Jumat 19 Oct 2012 07:00 WIB

Mencekik, Merampas

Nasihin Masha
Foto: Republika/Daan
Nasihin Masha

REPUBLIKA.CO.ID, Oleh Nasihin Masha

Tayangan televisi dan situs Youtube serta penerbitan foto-foto di twitter, facebook, media online dan koran-koran begitu dramatis. Seorang perwira menengah TNI AU berpangkat letnan kolonel begitu penuh emosi menendang dan mencekik. Bahkan ada adegan kedua kakinya terangkat untuk menambah daya tekan dan daya cekik terhadap pria yang ditindihnya itu. Juga ada pria berseragam penerbang tempur, berbaju terusan warna kunyit, ikut membantu dengan merampas kamera yang dipegang pria tak berdaya itu. Ya, pria itu adalah wartawan foto. Namanya Didik Herwanto dari Riau Pos.

Didik tak sendiri. Ada lima wartawan lagi dan sejumlah mahasiswa yang menerima nasib sama: dipukul, ditendang, dan kameranya dirampas. Pelakunya pun bukan cuma satu. Mungkin lebih dari sepuluh, merujuk pada keterangan para korban. Aksi mereka, seperti terekam di gambar, bahkan disaksikan oleh anak-anak berseragam sekolah dasar. Aksi yang mungkin bagi para prajurit TNI pelaku itu sebagai heroik itu terjadi pada Selasa, 16 Oktober 2012, di Kampar, Riau. Para wartawan itu sedang meliput pesawat tempur Hawk-200 yang jatuh di sebuah perkampungan.

Ada banyak alasan mengapa TNI bertindak keras terhadap wartawan, seperti yang dikemukakan para pejabatnya. Di antaranya, ada hal yang dirahasiakan karena Hawk adalah pesawat tempur, berbahaya karena pesawat itu dilengkapi rudal, wartawan terlalu dekat dengan bangkai pesawat yang sedang berkobar api, wartawan berusaha menyibak terpal yang ditutupkan ke bangkai pesawat.

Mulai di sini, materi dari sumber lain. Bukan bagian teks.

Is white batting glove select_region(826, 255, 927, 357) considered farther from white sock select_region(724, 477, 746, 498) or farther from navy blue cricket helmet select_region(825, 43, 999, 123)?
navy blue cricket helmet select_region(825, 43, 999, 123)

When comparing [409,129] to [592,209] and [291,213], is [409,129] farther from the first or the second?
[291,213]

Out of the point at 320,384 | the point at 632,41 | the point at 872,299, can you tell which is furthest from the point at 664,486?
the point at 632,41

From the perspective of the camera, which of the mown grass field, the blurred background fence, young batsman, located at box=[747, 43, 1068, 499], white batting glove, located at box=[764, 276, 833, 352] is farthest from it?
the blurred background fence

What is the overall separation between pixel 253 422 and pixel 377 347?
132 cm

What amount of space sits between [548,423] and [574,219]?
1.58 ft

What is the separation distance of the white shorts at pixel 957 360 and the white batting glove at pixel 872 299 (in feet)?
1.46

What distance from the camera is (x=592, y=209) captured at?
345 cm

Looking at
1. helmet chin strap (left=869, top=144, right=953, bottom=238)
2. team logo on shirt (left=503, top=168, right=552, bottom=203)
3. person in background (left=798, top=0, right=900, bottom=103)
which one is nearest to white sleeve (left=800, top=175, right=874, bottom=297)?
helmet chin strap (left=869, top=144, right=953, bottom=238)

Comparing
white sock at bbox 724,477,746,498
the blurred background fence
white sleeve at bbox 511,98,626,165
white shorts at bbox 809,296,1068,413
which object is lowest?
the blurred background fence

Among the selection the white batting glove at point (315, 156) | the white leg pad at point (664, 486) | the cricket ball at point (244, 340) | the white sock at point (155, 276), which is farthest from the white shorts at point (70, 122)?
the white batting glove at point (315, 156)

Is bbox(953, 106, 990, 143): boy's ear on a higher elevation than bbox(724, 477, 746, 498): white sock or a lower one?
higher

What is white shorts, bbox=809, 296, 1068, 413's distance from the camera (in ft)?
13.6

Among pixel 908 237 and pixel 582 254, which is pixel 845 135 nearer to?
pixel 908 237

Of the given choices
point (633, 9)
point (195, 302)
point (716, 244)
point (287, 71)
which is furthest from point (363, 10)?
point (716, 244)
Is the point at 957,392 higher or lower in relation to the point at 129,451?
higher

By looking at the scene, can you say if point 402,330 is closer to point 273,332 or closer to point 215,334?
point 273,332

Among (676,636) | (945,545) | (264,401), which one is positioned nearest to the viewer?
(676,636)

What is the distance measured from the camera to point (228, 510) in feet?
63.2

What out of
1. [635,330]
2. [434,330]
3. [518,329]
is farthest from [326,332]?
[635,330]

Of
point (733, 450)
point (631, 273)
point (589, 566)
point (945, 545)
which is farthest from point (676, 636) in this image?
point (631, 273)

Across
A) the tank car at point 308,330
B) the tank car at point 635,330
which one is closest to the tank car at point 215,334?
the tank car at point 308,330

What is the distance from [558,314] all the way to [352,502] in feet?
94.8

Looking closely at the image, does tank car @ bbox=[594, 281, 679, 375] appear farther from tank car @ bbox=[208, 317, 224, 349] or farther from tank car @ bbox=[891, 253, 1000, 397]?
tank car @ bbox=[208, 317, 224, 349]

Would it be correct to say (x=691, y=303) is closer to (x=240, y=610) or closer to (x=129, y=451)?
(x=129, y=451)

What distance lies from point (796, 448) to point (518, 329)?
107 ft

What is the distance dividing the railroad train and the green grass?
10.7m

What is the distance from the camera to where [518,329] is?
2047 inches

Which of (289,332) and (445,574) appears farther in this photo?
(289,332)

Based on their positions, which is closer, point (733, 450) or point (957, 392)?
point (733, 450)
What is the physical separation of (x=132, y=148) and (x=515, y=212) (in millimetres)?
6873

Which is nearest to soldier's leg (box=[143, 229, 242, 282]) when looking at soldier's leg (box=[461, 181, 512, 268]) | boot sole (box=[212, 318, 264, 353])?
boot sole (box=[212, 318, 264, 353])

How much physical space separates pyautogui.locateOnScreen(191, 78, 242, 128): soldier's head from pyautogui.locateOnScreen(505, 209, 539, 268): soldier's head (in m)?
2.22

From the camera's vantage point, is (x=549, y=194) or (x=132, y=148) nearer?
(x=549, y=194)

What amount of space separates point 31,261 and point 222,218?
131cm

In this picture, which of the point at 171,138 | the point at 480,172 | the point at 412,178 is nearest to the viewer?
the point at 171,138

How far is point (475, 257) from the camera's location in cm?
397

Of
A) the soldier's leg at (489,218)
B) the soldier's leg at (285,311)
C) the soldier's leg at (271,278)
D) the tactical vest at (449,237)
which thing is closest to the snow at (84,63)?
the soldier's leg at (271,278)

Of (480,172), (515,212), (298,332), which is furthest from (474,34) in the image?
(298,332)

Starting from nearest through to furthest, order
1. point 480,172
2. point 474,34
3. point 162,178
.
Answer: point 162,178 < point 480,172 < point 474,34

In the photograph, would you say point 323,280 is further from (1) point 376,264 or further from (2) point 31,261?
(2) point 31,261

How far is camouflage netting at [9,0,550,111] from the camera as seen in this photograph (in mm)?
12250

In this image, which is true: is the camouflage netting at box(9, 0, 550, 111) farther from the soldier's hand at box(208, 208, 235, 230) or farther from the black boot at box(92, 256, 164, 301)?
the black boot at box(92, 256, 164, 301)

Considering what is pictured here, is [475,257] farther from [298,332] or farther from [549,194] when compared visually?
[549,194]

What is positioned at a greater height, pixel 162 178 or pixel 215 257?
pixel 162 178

Dua hal yang terakhir bersifat kontradiktif tentunya, kok pesawat sedang terbakar ditutup terpal? Terlepas dari adanya ucapan permohonan maaf dari para pejabat terkait tentang aksi kekerasan itu, kita justru hendak mengkhawatirkan tentang profesionalitas prajurit TNI dalam menghadapi masyarakat sipil.

Alasan tentang kerahasiaan dan adanya rudal juga masih patut kita pertanyakan. Hal itu bisa saja hanya menunjukkan sikap defensif. Inilah yang kita khawatirkan pada RUU Keamanan Nasional. Ada sejumlah pasal yang bisa ditafsirkan sesuai kehendak, istilah negatifnya adalah pasal karet. Bagaimana kita bisa mempertanggungjawabkan pernyataan rahasia dan adanya bahaya rudal tersebut. Bisa saja hal itu hanya menjadi pembenar untuk bertindak represif, antikemanusiaan, dan antidemokrasi. Walau reformasi sudah berlangsung 14 tahun, namun peristiwa di Kampar ini membersitkan kekhawatiran, bahwa perilaku prajurit TNI belum ada perubahan. Apalagi hal itu dilakukan perwira menengah, bukan oleh bintara atau tamtama.

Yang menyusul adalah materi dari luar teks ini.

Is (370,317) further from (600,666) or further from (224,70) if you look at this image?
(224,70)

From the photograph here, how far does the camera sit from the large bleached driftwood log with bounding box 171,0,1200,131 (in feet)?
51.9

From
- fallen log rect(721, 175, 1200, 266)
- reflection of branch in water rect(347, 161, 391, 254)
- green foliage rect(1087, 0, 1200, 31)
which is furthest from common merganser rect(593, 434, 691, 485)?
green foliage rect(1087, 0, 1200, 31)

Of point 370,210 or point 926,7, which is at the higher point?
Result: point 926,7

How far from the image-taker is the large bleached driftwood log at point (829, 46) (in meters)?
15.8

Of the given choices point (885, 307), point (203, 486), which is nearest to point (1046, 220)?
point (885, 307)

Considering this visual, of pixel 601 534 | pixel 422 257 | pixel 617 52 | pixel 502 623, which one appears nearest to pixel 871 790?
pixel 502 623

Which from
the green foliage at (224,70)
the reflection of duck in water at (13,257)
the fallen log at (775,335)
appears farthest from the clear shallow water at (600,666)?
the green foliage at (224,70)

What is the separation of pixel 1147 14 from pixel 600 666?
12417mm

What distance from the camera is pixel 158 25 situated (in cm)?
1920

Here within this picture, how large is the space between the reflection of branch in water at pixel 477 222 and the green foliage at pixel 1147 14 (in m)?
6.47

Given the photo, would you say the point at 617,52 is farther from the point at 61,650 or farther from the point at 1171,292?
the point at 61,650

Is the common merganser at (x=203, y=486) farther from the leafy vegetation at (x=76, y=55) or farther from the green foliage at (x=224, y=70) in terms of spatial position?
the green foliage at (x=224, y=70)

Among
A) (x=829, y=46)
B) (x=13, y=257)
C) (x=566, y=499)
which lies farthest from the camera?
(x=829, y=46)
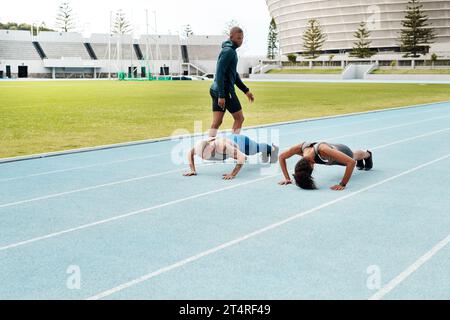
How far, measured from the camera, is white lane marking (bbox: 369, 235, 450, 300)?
3.84 m

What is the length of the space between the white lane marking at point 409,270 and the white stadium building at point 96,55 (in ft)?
291

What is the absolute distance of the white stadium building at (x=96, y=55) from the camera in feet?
323

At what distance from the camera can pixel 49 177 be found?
26.7ft

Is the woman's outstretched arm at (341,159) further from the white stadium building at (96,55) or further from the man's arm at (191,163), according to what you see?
the white stadium building at (96,55)

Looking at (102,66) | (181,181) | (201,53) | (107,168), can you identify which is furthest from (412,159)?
(201,53)

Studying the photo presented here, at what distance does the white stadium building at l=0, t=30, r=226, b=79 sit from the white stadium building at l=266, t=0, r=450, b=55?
15.2m

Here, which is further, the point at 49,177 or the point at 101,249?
the point at 49,177

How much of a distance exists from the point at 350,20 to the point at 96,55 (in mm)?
47447

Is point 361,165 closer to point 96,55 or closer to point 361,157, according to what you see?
point 361,157

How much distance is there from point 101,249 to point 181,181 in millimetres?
3101

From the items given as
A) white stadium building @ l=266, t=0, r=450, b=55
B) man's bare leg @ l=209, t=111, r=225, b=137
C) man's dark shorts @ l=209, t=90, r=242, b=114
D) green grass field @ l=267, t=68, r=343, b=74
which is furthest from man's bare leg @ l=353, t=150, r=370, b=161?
white stadium building @ l=266, t=0, r=450, b=55

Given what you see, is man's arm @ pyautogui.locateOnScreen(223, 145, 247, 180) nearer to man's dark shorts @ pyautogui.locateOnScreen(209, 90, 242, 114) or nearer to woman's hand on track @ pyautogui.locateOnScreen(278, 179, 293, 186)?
woman's hand on track @ pyautogui.locateOnScreen(278, 179, 293, 186)
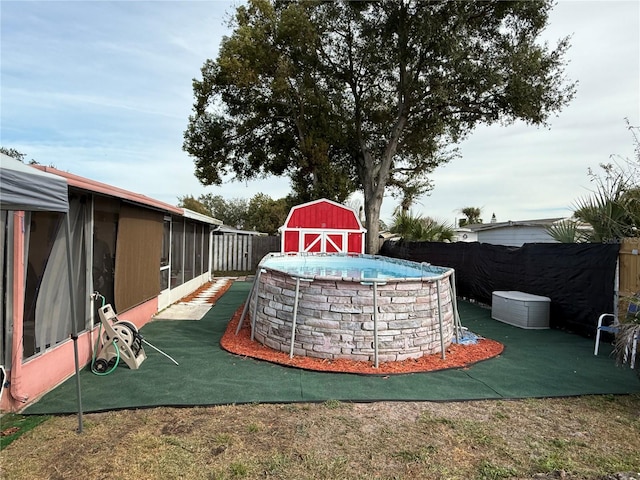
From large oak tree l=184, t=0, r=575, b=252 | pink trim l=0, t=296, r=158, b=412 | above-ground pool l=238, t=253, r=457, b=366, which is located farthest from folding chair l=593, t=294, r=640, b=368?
large oak tree l=184, t=0, r=575, b=252

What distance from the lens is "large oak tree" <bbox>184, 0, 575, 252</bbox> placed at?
14.1 metres

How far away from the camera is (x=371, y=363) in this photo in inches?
178

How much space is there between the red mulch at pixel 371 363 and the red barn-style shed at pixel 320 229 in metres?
8.13

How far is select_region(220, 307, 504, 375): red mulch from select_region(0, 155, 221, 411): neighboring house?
5.61ft

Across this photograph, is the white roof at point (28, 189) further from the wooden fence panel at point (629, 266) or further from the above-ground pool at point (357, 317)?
the wooden fence panel at point (629, 266)

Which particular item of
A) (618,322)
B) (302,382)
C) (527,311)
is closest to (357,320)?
(302,382)

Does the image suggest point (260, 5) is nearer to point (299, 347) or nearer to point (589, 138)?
point (589, 138)

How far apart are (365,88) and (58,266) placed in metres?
15.8

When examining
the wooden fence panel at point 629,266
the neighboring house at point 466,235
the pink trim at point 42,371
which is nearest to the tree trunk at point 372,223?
the neighboring house at point 466,235

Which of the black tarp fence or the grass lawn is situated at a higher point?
the black tarp fence

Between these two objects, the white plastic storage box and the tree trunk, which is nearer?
the white plastic storage box

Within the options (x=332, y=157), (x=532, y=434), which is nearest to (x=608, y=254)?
(x=532, y=434)

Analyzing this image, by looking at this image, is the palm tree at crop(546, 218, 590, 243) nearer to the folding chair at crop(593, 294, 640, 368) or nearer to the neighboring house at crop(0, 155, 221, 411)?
the folding chair at crop(593, 294, 640, 368)

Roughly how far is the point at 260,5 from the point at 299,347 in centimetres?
1554
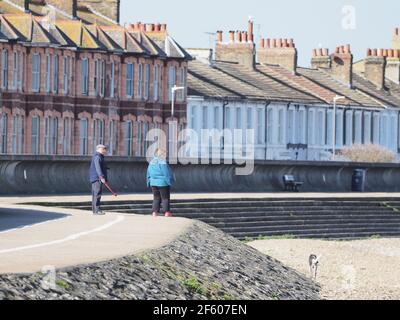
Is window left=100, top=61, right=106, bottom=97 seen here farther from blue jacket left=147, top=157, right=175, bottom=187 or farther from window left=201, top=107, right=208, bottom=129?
blue jacket left=147, top=157, right=175, bottom=187

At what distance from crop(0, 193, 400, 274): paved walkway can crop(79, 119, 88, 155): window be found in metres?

Katakan bahwa benar ada rahasia dan ada rudal, tetap saja tak bisa dibenarkan untuk melakukan kekerasan dan perampasan kamera. Yang bisa dilakukan oleh TNI adalah menutup akses. Bukan memukul, mencekik, menendang, dan merampas barang milik orang. Dari peristiwa ini terlihat bahwa TNI belum cukup melakukan pendidikan tentang demokrasi, hak asasi manusia, dan protokol dalam menghadapi masyarakat sipil, termasuk wartawan. Penghormatan terhadap nilai-nilai universal dalam peradaban modern itu harus menjadi kesadaran bersama bangsa ini. Tanpa hal itu, apalagi jika bersemayam di karakter aparat negara, merupakan ancaman bagi kemajuan dan masa depan Indonesia.

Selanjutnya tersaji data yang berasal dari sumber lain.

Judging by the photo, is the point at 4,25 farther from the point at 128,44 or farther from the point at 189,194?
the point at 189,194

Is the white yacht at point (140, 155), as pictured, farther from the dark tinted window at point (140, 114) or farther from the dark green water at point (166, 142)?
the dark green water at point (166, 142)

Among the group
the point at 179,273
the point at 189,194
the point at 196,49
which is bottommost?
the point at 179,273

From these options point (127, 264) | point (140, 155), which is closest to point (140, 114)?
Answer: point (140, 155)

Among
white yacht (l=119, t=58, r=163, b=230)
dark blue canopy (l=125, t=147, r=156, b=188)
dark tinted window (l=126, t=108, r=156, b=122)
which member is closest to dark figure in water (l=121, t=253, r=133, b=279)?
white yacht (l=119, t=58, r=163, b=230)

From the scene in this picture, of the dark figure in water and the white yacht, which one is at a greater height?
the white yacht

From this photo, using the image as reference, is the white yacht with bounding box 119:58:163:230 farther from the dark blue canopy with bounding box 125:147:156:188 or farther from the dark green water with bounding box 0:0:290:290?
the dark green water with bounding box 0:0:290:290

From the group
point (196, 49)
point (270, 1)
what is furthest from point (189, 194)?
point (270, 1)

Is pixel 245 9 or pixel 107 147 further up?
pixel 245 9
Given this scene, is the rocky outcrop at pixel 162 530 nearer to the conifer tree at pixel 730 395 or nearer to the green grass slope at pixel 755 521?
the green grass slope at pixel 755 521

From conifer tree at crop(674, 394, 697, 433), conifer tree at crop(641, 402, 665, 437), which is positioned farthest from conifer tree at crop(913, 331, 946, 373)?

Wartawan dan institusi pers bukanlah ancaman bagi sebuah bangsa dan negara. Mereka justru memperkuat kelembagaan, struktur, dan nilai-nilai masyarakat. Pers menjadi katalisator proses sosial, budaya, dan juga politik. Kita tak bisa membayangkan sebuah masyarakat tanpa kehadiran pers. Kita akan kembali ke zaman kuno ketika informasi dimonopoli oleh segelintir orang. Informasi di masa itu adalah barang istimewa. Melalui informasi maka seseorang bisa mengakselerasi dirinya. Tanpa kebebasan informasi dunia menjadi gelap. Kebenaran menjadi terkurung, masyarakat menjadi buta. Karena itu kebebasan merupakan prasyarat menuju masyarakat maju dan beradab.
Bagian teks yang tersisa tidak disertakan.